# start of Available data
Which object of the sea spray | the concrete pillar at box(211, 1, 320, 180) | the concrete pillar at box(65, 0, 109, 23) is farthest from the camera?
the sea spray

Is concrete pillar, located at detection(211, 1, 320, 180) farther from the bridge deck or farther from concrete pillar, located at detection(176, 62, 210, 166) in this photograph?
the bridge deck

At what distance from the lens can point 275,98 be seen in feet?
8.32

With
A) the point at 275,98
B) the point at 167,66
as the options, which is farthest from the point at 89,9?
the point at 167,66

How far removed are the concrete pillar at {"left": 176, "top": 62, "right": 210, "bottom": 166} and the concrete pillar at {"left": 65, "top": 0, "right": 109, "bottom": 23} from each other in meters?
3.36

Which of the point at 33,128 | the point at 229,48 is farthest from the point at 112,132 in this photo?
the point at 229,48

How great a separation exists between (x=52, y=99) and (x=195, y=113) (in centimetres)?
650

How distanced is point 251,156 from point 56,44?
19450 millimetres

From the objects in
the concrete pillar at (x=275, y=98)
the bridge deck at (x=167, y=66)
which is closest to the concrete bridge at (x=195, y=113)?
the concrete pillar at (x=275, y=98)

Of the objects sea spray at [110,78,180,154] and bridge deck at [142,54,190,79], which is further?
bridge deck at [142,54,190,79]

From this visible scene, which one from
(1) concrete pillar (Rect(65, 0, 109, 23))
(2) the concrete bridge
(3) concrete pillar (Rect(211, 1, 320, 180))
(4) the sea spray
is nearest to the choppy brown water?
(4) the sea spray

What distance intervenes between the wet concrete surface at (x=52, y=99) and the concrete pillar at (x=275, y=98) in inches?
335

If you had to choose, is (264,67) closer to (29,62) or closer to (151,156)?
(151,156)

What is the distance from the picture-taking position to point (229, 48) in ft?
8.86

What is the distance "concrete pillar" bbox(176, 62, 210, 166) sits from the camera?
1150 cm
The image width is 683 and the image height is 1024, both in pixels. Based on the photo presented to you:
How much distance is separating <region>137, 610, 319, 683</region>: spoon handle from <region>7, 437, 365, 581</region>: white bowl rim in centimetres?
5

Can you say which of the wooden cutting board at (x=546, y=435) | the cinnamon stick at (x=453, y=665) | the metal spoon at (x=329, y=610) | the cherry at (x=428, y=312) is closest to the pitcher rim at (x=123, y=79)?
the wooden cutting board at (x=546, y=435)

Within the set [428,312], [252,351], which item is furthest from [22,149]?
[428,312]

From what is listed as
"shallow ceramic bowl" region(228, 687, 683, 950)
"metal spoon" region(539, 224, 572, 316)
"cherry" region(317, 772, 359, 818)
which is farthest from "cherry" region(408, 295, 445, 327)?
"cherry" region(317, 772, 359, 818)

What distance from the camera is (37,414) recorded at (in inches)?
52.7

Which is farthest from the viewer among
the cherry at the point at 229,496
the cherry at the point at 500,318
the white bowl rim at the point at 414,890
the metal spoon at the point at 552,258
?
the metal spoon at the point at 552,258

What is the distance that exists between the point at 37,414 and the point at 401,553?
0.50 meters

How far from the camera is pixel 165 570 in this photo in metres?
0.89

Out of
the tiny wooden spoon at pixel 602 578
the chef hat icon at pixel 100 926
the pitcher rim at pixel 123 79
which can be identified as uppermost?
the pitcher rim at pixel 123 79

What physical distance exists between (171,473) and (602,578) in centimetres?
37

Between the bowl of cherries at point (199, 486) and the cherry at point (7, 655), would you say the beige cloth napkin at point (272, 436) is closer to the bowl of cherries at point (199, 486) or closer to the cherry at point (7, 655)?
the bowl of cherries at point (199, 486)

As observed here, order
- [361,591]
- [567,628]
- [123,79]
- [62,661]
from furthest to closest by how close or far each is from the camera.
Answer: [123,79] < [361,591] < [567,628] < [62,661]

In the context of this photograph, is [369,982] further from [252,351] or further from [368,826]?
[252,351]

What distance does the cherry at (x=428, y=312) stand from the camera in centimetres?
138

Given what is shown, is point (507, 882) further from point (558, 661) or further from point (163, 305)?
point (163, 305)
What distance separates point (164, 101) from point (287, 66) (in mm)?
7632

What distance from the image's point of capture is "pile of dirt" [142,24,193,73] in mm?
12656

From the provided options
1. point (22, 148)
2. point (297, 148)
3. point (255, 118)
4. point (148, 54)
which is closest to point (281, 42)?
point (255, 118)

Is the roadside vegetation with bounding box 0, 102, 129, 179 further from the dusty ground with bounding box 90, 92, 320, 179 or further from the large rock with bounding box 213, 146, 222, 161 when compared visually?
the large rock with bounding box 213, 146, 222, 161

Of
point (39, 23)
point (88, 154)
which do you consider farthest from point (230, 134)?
# end of Available data
* What is expected: Exactly reproduce all of the entries.

* Exercise output:
Which object of the sea spray | the concrete pillar at box(211, 1, 320, 180) | the concrete pillar at box(65, 0, 109, 23) is farthest from the camera?
the sea spray

Is concrete pillar, located at detection(211, 1, 320, 180) farther from the bridge deck or farther from concrete pillar, located at detection(176, 62, 210, 166) in this photograph?
the bridge deck

At what distance from the lens can point 275,98 be seen in feet?
8.32

With
A) the point at 275,98
B) the point at 167,66
as the options, which is farthest from the point at 89,9?
the point at 167,66

How far removed are the concrete pillar at {"left": 176, "top": 62, "right": 210, "bottom": 166} and the concrete pillar at {"left": 65, "top": 0, "right": 109, "bottom": 23} from each other in meters?
3.36

Which of the point at 33,128 | the point at 229,48 is farthest from the point at 112,132 in this photo?
the point at 229,48

How great a separation exists between (x=52, y=99) and (x=195, y=113) (in centimetres)?
650

How distanced is point 251,156 from point 56,44?
19450 millimetres

From the objects in
the concrete pillar at (x=275, y=98)
the bridge deck at (x=167, y=66)
which is closest to the concrete bridge at (x=195, y=113)?
the concrete pillar at (x=275, y=98)

Of the objects sea spray at [110,78,180,154] and bridge deck at [142,54,190,79], which is further?
bridge deck at [142,54,190,79]

From this visible scene, which one from
(1) concrete pillar (Rect(65, 0, 109, 23))
(2) the concrete bridge
(3) concrete pillar (Rect(211, 1, 320, 180))
(4) the sea spray
is nearest to the choppy brown water?
(4) the sea spray

What distance intervenes between the wet concrete surface at (x=52, y=99) and the concrete pillar at (x=275, y=98) in inches?
335

If you had to choose, is (264,67) closer to (29,62) or closer to (151,156)?
(151,156)

What is the distance from the picture-taking position to point (229, 48) in ft?
8.86

What is the distance "concrete pillar" bbox(176, 62, 210, 166) sits from the camera?
1150 cm
The image width is 683 and the image height is 1024, both in pixels. Based on the photo presented to you:
How much distance is separating <region>137, 610, 319, 683</region>: spoon handle from <region>7, 437, 365, 581</region>: white bowl rim in centimetres?
5

Can you say which of the wooden cutting board at (x=546, y=435) | the cinnamon stick at (x=453, y=665) | the metal spoon at (x=329, y=610) | the cherry at (x=428, y=312) is closest to the pitcher rim at (x=123, y=79)?
the wooden cutting board at (x=546, y=435)

Within the set [428,312], [252,351], which item is furthest from [22,149]?
[428,312]

From what is listed as
"shallow ceramic bowl" region(228, 687, 683, 950)
"metal spoon" region(539, 224, 572, 316)
"cherry" region(317, 772, 359, 818)
which is farthest from "cherry" region(408, 295, 445, 327)?
"cherry" region(317, 772, 359, 818)

What distance from the camera is (37,414) recorded at (in inches)?
52.7

Which is farthest from the viewer among
the cherry at the point at 229,496
the cherry at the point at 500,318
the white bowl rim at the point at 414,890
the metal spoon at the point at 552,258
?
the metal spoon at the point at 552,258

What is the distance that exists between the point at 37,414 and the point at 401,553?
0.50 meters

How far from the camera is pixel 165 570 in this photo in metres?
0.89

Out of
the tiny wooden spoon at pixel 602 578
the chef hat icon at pixel 100 926
the pitcher rim at pixel 123 79
which can be identified as uppermost?
the pitcher rim at pixel 123 79

What physical distance exists between (171,473) and (602,578) in centimetres?
37

Between the bowl of cherries at point (199, 486) and the cherry at point (7, 655), would you say the beige cloth napkin at point (272, 436) is closer to the bowl of cherries at point (199, 486) or closer to the cherry at point (7, 655)?
the bowl of cherries at point (199, 486)

As observed here, order
- [361,591]
- [567,628]
- [123,79]
- [62,661]
from furthest to closest by how close or far each is from the camera.
Answer: [123,79] < [361,591] < [567,628] < [62,661]

In the context of this photograph, is [369,982] further from [252,351] or further from [368,826]?
[252,351]

What distance does the cherry at (x=428, y=312) stand from the camera in centimetres?
138

Given what is shown, is point (507, 882) further from point (558, 661) or further from point (163, 305)?
point (163, 305)
What distance separates point (164, 101) from point (287, 66) (in mm)?
7632

What distance from the image's point of capture is "pile of dirt" [142,24,193,73] in mm?
12656

From the provided options
1. point (22, 148)
2. point (297, 148)
3. point (255, 118)
4. point (148, 54)
which is closest to point (281, 42)?
point (255, 118)

Is the roadside vegetation with bounding box 0, 102, 129, 179 further from the dusty ground with bounding box 90, 92, 320, 179 or further from the large rock with bounding box 213, 146, 222, 161 when compared visually?
the large rock with bounding box 213, 146, 222, 161

Of
point (39, 23)
point (88, 154)
which do you consider farthest from point (230, 134)?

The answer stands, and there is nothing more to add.